Paper ID: | 210 |
---|---|

Title: | CRF-CNN: Modeling Structured Information in Human Pose Estimation |

A CRF-CNN framework for adding structure on top of CNNs is proposed and applied to human pose estimation. A message passing scheme for body joints, implemented with convolution between feature maps in same layer, is proposed and a neural network implementation of end-to-end learning CRF-CNN is provided.
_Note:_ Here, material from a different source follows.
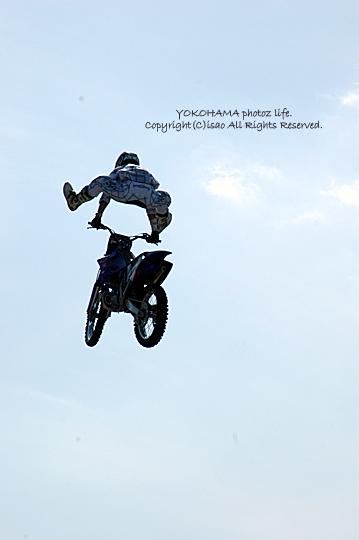 2008_0608_04.jpg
1. I would like to see numbers on the MPII human pose dataset (http://human-pose.mpi-inf.mpg.de/). The LSP and FLIC datasets are older datasets with an order of magnitude less images than the MPI dataset. MPII dataset is currently the most exhaustive dataset for human pose estimation and to be called the state-of-the-art, an algorithm must outperform other algorithms on this dataset. 2. Can you show the full PCK curve instead of only the table 2? Otherwise I suspect that since your results in the high accuracy region (5-10 px) is not good, you do not show the curve. Other minor points: 1. Is K same as N? (in Algorithm 1, line 2) 2. Perhaps a better notation for softmax (\tau) can be used. Else it will seem like scalar multiple \tau. 3. The notations in the illustration (equations 16, 17, 18) seem to be confusing. It is as though the softmax operating on a scalar and not a vector. Same for the messages from the factor nodes (look like scalars). 4. The qualitative results in the supplementary are good and would like to see some of the results in the main paper as well.

3-Expert (read the paper in detail, know the area, quite certain of my opinion)

This paper explores a CRF-CNN architecture for human pose estimation. The paper presents a an exposition of how to construct a CRF-CNN model and pass messages. Strong experimental results are provided.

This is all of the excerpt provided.